Dans le même ordre d’idée, on insistera sur l’individualisme dominant chez l’auteur (sans doute sous l’influence de Rawls). Les rapports entre générations sont définis comme des rapports entre des individus. La génération n’est pas appréhendée dans son contexte général, sur le fond d’une humanité en devenir. Plus précisément, on est frappé par la définition de la génération : ce n’est qu’un ensemble d’individus (p. 15 et 32), une cohorte de naissance, comme pour les démographes. Nous sommes en plein nominalisme : seuls existent des individus, que l’on peut rassembler en de simples collections, selon le critère conventionnel et purement extérieur d’une même année de naissance. Comment un individu peut-il se sentir responsable de sa propre génération et des autres générations, s’il n’a pas la conscience de faire partie d’une génération, conscience qui se définit toujours dans un contexte historique et culturel ? Quant à la responsabilité collective, qui est nécessairement en jeu dans une recherche sur la justice entre les générations, l’auteur reconnaît qu’il n’est pas en mesure d’en développer une approche plausible (p. 303).

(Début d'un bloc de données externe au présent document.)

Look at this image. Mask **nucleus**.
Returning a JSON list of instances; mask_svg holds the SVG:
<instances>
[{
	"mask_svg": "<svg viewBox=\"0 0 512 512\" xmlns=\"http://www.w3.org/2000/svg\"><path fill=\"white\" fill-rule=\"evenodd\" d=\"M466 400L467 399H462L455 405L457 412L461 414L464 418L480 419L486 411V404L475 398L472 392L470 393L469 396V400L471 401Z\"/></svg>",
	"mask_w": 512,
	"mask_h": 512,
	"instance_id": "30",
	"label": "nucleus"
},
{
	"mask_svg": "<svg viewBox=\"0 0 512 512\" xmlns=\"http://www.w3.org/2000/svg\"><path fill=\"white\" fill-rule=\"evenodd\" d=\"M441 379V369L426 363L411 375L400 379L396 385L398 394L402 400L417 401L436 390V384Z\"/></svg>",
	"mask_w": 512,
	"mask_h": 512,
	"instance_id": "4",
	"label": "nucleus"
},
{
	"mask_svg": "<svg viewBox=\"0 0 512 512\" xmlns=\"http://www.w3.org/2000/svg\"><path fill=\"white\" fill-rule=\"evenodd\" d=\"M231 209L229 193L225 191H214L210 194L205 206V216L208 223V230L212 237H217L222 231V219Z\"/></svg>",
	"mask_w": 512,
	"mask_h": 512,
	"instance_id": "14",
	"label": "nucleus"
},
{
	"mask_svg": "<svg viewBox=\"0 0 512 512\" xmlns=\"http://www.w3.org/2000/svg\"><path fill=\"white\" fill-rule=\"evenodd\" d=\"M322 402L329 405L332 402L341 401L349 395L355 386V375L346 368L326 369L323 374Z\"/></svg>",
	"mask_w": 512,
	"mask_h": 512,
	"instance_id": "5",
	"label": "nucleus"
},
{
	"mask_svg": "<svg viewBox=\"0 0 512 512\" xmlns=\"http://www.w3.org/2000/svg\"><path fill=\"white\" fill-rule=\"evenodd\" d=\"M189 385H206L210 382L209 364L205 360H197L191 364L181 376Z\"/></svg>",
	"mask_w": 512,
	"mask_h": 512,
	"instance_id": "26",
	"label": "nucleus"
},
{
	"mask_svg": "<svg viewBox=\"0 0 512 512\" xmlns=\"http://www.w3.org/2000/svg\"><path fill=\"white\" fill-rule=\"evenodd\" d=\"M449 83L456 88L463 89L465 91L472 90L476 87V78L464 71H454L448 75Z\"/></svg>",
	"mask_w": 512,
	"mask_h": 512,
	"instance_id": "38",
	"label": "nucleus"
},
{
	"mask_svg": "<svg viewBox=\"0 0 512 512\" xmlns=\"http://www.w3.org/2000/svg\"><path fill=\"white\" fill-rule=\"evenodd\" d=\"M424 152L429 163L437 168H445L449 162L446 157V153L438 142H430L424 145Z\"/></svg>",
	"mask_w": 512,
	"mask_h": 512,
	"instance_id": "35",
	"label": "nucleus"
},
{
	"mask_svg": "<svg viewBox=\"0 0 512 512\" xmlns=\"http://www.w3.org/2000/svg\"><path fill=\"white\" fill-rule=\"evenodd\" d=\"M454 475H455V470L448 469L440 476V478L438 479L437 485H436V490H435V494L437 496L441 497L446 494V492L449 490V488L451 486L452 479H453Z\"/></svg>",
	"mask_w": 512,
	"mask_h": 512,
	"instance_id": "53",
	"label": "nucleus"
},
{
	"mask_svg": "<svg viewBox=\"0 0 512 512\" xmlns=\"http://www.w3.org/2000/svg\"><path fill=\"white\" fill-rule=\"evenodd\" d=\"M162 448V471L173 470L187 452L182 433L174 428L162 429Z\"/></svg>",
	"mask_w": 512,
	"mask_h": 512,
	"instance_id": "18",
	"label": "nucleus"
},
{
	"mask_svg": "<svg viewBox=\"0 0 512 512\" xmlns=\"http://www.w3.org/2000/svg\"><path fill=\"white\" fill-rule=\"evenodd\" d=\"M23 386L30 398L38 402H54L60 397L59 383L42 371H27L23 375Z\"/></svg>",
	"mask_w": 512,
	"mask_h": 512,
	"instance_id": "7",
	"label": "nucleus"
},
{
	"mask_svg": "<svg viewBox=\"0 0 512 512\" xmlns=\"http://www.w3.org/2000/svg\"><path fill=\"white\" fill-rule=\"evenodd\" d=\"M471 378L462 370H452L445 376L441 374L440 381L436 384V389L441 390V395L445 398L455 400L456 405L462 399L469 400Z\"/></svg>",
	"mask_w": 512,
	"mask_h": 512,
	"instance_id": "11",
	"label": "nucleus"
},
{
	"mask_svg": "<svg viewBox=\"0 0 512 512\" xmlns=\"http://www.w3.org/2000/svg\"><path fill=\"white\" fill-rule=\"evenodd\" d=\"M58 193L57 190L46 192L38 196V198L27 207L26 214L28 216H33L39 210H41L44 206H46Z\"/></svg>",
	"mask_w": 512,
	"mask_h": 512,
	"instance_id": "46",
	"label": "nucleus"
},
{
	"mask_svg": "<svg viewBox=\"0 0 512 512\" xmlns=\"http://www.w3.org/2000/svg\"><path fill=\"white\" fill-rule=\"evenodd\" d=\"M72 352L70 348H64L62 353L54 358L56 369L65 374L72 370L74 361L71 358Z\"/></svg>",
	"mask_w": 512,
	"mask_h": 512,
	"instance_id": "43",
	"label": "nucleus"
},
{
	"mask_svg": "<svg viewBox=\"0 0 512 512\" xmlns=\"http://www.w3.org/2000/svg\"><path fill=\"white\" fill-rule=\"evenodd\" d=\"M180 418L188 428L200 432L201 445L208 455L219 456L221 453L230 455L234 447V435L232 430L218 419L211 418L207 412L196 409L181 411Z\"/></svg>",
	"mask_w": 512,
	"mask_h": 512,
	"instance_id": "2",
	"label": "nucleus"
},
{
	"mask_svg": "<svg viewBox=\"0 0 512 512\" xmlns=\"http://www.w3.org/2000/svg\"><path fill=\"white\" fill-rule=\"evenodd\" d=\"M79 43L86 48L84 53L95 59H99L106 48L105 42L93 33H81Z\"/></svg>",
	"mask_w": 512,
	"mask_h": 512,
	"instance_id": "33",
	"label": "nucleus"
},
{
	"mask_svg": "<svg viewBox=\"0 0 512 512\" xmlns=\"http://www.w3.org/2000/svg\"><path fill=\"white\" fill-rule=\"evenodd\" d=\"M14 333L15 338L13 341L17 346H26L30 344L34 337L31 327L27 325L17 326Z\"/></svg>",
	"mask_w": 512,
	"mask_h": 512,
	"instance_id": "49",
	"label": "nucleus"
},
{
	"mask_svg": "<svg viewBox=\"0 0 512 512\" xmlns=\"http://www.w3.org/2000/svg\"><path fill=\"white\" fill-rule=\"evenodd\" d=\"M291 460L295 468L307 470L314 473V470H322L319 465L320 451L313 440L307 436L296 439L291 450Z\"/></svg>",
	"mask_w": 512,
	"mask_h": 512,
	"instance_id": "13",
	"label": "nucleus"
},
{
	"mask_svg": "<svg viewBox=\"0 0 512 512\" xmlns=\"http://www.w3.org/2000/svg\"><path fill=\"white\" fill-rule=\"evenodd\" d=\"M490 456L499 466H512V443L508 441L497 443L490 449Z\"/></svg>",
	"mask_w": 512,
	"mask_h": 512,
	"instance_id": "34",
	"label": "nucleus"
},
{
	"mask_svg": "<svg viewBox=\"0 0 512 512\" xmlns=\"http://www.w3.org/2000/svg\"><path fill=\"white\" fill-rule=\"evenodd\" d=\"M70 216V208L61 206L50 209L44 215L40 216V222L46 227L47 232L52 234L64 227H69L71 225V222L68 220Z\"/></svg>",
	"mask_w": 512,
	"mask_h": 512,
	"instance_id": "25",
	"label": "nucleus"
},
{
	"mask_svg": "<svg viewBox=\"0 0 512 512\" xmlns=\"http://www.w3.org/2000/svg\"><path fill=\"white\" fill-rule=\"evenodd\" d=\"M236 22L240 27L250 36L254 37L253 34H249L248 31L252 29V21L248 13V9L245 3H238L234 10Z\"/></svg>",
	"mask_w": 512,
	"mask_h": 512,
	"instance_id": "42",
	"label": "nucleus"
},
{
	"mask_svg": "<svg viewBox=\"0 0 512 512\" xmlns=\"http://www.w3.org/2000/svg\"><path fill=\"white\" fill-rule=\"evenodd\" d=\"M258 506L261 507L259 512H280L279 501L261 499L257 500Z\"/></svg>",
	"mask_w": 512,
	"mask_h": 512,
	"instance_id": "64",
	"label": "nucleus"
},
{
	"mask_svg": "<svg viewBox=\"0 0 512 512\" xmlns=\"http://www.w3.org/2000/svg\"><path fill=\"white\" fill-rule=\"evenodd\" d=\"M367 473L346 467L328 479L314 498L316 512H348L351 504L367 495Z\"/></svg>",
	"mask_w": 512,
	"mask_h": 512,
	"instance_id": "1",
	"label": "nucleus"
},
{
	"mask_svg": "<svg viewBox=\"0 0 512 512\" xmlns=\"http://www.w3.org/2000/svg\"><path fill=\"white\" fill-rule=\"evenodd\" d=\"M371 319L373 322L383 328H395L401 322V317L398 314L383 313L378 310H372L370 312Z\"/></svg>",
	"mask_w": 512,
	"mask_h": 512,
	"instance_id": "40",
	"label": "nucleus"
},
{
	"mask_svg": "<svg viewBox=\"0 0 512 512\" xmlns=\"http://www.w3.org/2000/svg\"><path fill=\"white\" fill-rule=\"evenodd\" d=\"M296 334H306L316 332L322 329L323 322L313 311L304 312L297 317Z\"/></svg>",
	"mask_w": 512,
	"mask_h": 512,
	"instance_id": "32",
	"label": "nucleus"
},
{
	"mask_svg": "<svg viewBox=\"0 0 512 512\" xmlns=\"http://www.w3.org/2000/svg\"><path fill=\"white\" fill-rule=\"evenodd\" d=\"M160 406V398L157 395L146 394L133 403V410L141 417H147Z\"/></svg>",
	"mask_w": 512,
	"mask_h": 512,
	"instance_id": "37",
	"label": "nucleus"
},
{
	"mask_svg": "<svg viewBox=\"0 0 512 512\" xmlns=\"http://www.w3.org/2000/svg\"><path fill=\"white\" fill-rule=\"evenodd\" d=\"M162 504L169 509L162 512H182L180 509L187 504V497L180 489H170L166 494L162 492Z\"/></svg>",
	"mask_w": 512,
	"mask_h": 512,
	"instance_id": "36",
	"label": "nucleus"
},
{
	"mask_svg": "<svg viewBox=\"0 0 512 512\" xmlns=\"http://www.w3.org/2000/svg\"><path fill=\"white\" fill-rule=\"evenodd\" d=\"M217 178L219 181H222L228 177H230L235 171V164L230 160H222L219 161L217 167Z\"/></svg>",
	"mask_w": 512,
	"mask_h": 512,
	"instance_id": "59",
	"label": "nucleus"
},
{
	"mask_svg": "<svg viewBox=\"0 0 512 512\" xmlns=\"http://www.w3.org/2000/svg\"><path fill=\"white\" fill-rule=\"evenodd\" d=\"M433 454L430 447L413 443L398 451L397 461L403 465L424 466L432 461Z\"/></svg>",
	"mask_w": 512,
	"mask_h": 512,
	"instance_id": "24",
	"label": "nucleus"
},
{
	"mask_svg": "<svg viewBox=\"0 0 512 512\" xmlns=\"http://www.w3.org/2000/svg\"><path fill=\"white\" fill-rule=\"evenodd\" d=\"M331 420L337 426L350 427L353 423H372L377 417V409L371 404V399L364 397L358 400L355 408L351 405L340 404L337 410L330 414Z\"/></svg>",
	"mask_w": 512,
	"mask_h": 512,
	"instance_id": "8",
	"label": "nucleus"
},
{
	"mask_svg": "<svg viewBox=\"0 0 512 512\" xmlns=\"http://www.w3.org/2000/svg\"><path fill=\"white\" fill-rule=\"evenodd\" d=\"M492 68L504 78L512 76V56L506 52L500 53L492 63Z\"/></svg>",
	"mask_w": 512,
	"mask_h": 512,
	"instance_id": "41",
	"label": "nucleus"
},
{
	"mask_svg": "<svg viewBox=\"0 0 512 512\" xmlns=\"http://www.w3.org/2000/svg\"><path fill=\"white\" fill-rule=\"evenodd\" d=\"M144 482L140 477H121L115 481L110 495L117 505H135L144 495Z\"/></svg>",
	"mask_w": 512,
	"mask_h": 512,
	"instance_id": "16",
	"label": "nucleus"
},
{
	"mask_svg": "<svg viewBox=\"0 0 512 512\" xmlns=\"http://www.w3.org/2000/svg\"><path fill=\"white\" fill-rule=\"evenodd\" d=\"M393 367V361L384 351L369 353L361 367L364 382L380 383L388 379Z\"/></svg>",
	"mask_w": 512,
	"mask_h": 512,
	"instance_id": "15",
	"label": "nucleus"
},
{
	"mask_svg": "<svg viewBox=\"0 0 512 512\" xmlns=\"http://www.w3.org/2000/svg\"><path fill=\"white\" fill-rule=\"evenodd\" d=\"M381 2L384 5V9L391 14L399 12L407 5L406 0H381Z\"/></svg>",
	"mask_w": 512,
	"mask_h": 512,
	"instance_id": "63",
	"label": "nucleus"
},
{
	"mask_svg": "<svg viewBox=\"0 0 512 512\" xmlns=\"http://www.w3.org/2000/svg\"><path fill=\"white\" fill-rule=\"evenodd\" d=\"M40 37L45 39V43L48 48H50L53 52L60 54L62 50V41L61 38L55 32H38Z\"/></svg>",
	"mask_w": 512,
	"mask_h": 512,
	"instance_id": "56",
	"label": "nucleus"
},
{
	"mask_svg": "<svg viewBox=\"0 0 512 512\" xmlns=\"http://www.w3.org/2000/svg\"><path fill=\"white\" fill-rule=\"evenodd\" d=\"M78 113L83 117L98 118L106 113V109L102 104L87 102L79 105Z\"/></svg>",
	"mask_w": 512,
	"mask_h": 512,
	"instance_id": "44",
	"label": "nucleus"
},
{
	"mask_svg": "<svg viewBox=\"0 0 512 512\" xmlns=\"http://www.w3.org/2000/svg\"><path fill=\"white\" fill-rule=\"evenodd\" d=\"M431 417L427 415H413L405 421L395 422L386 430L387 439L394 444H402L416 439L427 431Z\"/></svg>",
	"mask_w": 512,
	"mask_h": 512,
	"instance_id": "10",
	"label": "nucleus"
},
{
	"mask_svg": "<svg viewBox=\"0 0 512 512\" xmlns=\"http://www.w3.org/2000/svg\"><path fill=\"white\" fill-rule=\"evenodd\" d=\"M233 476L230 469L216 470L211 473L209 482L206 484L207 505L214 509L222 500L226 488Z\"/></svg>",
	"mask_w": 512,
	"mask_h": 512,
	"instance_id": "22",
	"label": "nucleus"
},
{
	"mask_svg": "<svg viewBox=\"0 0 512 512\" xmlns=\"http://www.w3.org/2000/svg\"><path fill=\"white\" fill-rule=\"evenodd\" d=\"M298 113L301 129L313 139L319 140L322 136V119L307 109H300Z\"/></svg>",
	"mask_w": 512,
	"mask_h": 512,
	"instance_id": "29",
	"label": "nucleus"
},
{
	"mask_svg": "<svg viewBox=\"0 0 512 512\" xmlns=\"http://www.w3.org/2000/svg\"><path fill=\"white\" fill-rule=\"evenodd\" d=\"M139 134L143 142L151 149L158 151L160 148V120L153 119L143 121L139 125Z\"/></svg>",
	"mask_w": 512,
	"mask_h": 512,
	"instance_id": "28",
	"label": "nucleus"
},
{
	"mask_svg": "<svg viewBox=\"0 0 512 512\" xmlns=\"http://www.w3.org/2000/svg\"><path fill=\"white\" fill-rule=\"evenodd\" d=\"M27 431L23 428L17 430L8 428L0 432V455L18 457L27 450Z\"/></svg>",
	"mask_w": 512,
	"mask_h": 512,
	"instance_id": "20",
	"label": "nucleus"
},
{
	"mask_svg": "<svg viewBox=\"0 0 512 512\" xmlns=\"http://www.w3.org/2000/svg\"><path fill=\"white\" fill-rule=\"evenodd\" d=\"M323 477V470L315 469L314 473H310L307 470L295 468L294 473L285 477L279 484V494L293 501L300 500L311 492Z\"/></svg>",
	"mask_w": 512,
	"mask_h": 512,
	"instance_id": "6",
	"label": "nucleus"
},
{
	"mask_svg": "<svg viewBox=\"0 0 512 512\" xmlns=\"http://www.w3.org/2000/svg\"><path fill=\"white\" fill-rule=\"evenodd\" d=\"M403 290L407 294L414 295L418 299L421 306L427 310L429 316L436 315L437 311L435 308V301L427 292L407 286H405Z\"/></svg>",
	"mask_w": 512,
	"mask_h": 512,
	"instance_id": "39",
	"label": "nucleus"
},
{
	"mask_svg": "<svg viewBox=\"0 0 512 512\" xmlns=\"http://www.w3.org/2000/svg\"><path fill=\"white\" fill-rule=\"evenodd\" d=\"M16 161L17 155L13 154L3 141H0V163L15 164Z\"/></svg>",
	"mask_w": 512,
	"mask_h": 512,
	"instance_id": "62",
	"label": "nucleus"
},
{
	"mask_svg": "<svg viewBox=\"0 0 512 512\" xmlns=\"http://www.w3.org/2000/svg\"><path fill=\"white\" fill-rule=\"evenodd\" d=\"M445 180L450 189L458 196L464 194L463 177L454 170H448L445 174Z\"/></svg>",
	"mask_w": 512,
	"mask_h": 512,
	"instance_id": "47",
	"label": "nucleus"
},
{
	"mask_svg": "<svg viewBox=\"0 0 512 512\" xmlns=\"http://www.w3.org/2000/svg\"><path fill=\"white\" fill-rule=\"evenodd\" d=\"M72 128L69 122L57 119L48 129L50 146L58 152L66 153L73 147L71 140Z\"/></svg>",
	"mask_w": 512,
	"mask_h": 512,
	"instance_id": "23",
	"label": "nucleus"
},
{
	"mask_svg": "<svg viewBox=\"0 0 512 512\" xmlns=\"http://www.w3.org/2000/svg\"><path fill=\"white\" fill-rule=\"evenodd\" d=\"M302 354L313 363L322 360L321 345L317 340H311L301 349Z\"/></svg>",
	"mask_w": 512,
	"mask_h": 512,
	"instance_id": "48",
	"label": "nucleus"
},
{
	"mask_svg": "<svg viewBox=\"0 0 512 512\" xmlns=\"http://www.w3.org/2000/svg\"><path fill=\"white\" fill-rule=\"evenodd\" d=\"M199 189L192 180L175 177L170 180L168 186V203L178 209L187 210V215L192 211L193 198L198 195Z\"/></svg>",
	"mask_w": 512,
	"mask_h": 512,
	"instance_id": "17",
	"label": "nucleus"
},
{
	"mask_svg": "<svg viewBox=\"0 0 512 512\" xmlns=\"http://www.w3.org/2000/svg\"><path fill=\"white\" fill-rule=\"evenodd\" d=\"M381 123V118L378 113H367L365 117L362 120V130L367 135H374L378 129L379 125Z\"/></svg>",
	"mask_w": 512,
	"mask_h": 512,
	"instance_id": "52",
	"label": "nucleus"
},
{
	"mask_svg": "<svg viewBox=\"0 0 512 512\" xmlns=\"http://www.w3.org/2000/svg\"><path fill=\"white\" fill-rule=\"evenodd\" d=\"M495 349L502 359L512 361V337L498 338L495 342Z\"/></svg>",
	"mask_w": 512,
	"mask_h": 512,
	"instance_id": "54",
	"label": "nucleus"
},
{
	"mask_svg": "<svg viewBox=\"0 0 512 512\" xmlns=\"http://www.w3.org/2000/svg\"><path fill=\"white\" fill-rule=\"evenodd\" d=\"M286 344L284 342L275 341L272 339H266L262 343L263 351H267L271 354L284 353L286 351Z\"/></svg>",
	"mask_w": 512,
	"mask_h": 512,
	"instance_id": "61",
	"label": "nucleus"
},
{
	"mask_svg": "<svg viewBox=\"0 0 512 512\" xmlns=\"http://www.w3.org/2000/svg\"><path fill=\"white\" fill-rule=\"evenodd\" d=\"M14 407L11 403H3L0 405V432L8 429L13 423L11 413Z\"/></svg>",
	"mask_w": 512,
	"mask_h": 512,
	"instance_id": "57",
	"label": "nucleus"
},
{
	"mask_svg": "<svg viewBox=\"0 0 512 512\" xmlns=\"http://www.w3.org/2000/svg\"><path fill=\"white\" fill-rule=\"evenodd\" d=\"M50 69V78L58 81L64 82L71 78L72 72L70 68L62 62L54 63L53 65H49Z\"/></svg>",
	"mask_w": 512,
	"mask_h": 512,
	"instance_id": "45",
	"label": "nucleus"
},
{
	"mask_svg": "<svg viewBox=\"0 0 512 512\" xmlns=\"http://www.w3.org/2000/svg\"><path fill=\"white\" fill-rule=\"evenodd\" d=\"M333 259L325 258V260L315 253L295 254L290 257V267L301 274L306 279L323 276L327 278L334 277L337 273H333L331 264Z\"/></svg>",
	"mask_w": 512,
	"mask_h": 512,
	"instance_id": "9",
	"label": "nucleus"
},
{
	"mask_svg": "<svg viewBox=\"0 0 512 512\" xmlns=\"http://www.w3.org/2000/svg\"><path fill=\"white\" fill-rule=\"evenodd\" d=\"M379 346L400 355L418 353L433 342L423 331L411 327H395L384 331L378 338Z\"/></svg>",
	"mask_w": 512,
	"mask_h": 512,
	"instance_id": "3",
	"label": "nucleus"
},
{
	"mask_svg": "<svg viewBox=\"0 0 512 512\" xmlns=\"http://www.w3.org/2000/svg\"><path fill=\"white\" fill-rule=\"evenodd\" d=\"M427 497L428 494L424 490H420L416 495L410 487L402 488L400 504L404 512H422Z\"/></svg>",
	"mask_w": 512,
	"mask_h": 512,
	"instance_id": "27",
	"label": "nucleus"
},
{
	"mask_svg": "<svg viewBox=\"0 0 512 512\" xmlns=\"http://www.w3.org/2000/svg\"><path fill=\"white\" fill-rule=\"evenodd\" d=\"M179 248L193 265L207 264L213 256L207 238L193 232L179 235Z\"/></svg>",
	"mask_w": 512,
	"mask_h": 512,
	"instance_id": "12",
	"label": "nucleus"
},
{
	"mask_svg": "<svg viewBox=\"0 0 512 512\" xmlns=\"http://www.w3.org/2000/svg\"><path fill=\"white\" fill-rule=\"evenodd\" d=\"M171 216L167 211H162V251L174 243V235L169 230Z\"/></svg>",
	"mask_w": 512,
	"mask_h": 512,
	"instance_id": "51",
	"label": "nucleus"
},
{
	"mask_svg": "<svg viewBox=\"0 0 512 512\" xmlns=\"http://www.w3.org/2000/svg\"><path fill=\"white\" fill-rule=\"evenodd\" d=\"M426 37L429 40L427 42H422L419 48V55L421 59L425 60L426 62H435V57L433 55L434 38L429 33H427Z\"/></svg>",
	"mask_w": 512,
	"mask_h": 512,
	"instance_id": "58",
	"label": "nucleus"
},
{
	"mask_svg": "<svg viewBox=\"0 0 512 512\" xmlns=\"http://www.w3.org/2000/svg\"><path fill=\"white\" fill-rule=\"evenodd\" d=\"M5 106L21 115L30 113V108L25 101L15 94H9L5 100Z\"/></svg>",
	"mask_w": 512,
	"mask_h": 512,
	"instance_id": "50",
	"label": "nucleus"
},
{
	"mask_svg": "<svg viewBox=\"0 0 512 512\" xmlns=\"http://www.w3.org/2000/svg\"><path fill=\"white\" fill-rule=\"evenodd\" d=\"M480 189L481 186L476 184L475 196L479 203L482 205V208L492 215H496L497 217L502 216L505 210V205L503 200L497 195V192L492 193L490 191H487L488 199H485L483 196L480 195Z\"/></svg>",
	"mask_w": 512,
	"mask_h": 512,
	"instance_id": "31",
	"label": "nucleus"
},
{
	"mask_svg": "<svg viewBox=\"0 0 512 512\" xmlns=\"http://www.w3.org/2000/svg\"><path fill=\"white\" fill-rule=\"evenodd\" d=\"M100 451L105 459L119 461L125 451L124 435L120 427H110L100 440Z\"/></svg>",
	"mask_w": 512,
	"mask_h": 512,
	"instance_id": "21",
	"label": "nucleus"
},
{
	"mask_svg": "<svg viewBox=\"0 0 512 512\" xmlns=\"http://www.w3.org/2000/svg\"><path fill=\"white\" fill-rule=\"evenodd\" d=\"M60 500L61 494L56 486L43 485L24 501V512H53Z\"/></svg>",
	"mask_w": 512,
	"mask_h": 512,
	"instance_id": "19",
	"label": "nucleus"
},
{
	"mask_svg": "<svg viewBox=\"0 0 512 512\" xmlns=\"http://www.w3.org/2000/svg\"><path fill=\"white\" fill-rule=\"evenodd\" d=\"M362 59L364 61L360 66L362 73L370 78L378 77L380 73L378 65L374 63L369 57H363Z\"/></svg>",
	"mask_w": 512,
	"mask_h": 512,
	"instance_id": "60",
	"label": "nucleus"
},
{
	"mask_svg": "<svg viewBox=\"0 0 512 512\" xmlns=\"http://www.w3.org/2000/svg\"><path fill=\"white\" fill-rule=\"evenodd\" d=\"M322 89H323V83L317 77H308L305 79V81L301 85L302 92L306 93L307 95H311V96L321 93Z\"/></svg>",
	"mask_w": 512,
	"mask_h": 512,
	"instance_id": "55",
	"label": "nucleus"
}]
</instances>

Responsabilité, mais aussi solidarité, mentionnée par l’auteur comme la meilleure réponse possible aux handicaps (p. 67). Cette notion, telle qu’elle est formulée par le sociologue Léon Bourgeois (1851-1925) – discuté par ailleurs – suppose un dépassement du strict individualisme ; une relation et un sentiment d’appartenance à un même groupe social, dont la génération est l’une des formes possibles. La solidarité suppose une connivence et des liens qui font d’une génération plus qu’une somme d’individus. Enfin, le souci, maintes fois évoqué, des plus défavorisés que chaque génération doit prendre en charge, renvoie bien à un principe de justice, mais d’une justice qui s’appuie sur une fraternité, un décentrement, une ouverture aux autres.
Bref, pour penser la justice entre les générations, il faut penser la génération elle-même. Si l’on reste attaché à la notion d’individu, il faut le poser non dans un superbe isolement, mais dans sa relation constitutive aux autres individus. Il faut a minima reconnaître l’intersubjectivité humaine, le fait que chaque être humain tient son existence et son identité des autres êtres humains. Le « je » suppose un « tu » et s’ouvre sur un « nous ».
Ces remarques critiques n’enlèvent rien à la valeur de ce livre. Il a d’abord le grand mérite d’exister et de traiter un sujet particulièrement difficile. Il s’applique ensuite et réussit à débroussailler des questions enchevêtrées. Sa lecture ne peut être que profitable. •
Arnaud Lechevalier et Georges Levesque
[1]
Voir L.
Chauvel,
Le destin des générations. Structure sociale et cohorte en France au xxe siècle, Presses Universitaires de France, 2
ème édition, 2002.
[2]
Pour des approfondissements sur ces points voir A.
Gosseries, « What do we owe the next generation(s) ? »,
Loyala of Los Angels Law Review vol. 35, 2001, p. 293-354.